Detective Sbam

Web App
Comments Less Likely to be Spam
Comments More Likely to be Spam
Visualization of Spam Words

Inspiration

We were tired of Youtube's disastrous comments about advertisements to shady websites and personal channels, so we found a way for the Youtube content creators and viewers to enjoy the comment reading experience again.

What it does

Hands the spam hammer down on comments. Given a Youtube video link to our web app, the web app will display the first 100 comments along with the probability of it being spam using an RNN. You can view the most frequent spam words in a word cloud visualization.

How we built it

The RNN model is trained on Youtube Spam Collection Dataset from UCI Machine Learning Repository. The RNN model incorporates LSTM layer, Bidirectional layer, Convolutional layer, etc. We utilized Stanford's Glove word embedding matrix to boost the performance of the RNN model. And we trained the model using Google Compute Engine.

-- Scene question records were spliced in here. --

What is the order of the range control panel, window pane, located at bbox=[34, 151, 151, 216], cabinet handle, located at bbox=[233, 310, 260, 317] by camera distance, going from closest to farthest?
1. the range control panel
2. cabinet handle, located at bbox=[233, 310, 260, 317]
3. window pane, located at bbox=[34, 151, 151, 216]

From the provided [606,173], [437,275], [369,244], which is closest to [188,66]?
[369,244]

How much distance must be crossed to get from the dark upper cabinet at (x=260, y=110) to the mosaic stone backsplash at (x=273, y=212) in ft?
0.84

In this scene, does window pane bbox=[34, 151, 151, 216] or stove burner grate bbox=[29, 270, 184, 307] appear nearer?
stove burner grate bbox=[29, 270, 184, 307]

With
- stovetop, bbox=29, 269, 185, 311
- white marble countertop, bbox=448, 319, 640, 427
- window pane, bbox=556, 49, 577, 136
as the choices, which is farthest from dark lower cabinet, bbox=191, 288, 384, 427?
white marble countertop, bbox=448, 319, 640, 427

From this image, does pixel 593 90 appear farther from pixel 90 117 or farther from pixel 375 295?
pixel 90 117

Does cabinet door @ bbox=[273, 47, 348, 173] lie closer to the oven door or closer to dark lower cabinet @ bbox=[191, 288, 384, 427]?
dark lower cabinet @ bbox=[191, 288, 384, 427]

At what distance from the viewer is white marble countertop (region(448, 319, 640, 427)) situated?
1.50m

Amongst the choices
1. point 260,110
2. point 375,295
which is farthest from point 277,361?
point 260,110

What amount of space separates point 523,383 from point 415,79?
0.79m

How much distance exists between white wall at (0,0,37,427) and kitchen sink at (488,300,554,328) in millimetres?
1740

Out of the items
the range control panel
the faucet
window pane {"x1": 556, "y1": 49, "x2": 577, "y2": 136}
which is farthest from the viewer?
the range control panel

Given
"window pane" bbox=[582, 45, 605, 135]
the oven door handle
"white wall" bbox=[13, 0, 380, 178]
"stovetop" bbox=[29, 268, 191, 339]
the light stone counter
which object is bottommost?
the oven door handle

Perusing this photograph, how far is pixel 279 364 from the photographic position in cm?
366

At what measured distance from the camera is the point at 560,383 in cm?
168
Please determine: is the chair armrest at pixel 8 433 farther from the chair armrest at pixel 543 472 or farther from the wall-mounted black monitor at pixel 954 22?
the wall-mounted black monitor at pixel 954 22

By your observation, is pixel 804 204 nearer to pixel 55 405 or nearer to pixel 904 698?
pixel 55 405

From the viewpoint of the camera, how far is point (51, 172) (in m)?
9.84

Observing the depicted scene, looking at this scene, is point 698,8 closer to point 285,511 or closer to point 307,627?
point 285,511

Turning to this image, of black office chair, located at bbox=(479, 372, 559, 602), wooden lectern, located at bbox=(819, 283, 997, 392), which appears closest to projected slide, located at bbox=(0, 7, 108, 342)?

For the backend, we're using Flask on Google Compute Engine.The front-end is done in react, and the word cloud is generated by d3.js and spam comments grabbed by Youtube's API.

Challenges we ran into

Tensorflow not available for Python 3.7 :'( RNN not converging well. We decided to use Stanford's Glove word embedding matrix to provide correlations among words. CORS errors; we can't request files from http (where the data were originally stored in), so we had to change it to https.